0008 — No custom collation; prebatched path supersedes both.
Custom _FastCollate was 1.6x slower than warm Batch.from_data_list() over full training (warm cache via persistent_workers=True). Both paths are now moot — prebatching collates all batches once at setup with num_workers=0.
0009 — Collapse override handoff chain. (superseded 2026-04-15: the remaining two-step handoff (ResolvedConfig.resolve → instantiate) collapsed to one: ResolvedConfig.from_rendered → build_run.)
Original context: a 9-step handoff stringified override dicts across process boundaries, with validation only inside the SLURM job. Collapsed iteratively; the final path is render → apply_overrides → ResolvedConfig.from_rendered → build_run.
0010 — Use go-jsonnet binary, not the jsonnet PyPI package.
go-jsonnet is 10-100x faster than libjsonnet, requires no C++ compile step on OSC, and installs as a single static binary to ~/.local/bin/jsonnet. Python access via subprocess.run in graphids/config/jsonnet.py (~5ms per render, not a hot path).

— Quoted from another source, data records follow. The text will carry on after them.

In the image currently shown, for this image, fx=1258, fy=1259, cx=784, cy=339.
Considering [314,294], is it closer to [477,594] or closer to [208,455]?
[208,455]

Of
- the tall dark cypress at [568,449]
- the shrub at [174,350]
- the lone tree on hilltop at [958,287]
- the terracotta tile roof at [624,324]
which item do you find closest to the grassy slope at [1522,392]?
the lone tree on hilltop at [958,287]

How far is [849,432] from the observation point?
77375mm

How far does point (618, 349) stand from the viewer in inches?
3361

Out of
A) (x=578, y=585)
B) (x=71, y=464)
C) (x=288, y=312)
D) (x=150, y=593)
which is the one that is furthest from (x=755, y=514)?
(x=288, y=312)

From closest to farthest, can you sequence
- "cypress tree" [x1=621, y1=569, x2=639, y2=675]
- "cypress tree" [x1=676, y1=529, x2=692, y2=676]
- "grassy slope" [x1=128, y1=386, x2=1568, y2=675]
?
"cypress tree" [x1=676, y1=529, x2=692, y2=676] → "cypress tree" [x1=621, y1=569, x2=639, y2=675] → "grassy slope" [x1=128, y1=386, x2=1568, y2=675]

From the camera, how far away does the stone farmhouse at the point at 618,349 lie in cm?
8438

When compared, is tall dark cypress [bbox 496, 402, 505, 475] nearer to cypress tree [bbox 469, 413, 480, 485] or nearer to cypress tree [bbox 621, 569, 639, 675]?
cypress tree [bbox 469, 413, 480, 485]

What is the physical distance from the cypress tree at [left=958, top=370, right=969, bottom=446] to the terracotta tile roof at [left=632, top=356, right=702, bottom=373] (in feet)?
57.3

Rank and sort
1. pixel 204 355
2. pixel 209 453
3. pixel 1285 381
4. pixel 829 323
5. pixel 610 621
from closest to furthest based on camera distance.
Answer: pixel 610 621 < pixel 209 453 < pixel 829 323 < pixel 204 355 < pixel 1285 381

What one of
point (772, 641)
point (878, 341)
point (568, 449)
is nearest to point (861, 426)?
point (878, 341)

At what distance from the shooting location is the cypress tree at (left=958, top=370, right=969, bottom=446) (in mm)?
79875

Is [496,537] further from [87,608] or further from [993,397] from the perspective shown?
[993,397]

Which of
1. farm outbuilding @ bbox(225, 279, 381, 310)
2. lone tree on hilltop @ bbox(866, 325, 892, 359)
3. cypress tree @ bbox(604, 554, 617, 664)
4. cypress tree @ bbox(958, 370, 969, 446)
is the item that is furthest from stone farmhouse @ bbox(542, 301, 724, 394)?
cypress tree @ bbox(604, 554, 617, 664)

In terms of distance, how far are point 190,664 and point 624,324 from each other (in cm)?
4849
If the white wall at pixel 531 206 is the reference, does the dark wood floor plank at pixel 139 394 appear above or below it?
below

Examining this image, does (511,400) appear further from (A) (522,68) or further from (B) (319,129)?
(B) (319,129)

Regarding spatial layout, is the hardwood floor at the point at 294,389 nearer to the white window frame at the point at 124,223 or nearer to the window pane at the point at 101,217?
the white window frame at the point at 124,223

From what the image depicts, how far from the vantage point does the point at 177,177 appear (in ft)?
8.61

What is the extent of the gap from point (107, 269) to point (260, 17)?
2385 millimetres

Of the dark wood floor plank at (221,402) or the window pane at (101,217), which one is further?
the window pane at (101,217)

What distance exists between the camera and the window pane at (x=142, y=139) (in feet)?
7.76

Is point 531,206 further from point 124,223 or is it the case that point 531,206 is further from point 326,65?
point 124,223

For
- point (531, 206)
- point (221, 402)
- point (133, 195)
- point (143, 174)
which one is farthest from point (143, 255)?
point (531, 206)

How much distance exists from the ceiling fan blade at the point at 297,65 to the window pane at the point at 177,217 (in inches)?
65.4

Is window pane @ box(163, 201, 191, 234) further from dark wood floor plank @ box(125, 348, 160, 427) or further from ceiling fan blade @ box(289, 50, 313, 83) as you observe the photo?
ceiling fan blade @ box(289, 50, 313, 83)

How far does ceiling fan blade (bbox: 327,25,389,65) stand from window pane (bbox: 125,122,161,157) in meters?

Library Evaluations (don't re-investigate)¶
tach (module boundary enforcement) — Strong fit for enforcing config/ never imports torch and orchestrate never imports core at definition time. Not yet adopted; revisit when adding CI. Full report in git history.
icontract (Design by Contract) — Marginal benefit. Overlap with Pydantic for config validation is near-total. Only use case: SLOW-gated tensor shape/NaN contracts during development. Not adopted.
PySlurm (Cython SLURM bindings) — Technically viable on OSC (libslurmfull.so at /usr/lib64/slurm/, PySlurm 25.5.0 matches SLURM 25.05). Not adopted: tight version coupling (every SLURM upgrade requires rebuild), GPL-2.0 license, replaces only ~330 lines of sacct subprocess calls.
simple_slurm (subprocess sbatch wrapper) — Installs trivially, no version coupling, clean script-generation API. But solves a problem we don't have (sbatch generation — submit.sh exists), lacks sacct parsing, AGPL-3.0 license, squeue broken on array jobs (issue #44), hijacks root logger at import time (issue #42). Net code savings: ~0. Not adopted.
pyslurmutils (SLURM REST executor) — Blocked on OSC: requires slurmrestd daemon which is not available. Not adopted.
slurm-pipeline (shell-script pipeline DAGs) — Pipeline model doesn't fit (expects TASK: stdout protocol). Heavy deps (pandas+plotly). Stale (no updates since Oct 2024). Not adopted.
Parsl (parallel workflow library) — Strong SLURM support, auto-scaling pilot jobs, active maintenance (UChicago/Argonne, weekly releases). Not needed for current fixed 3-stage pipeline (the in-process loop is sufficient). Worth revisiting if large hyperparameter sweeps outgrow the explicit configs/ablations/ tree.
Globus Compute / funcX (federated FaaS) — Cloud-routed task dispatch. Adds complexity without benefit for single-cluster use. Not adopted.
Garden AI, Cascade, ProxyStore, Colmena, GlassBox — Domain-specific or wrong phase. Not relevant.
python-fire (CLI generator) — Zero-boilerplate CLI from introspection. No benefit over Typer: loses type validation, repeatable --tla flags, and structured help. Not adopted.
pydantic-settings — Adopted (session 39). GraphIDSSettings(BaseSettings) with env_prefix="GRAPHIDS_" replaced 19 scattered os.environ.get() calls.
OpenTelemetry — Adopted (session 39). Replaced wandb + RunRecordCallback + ResourceProfileCallback + CSVLogger + custom logging with unified OTel stack. See docs/reference/observability.md.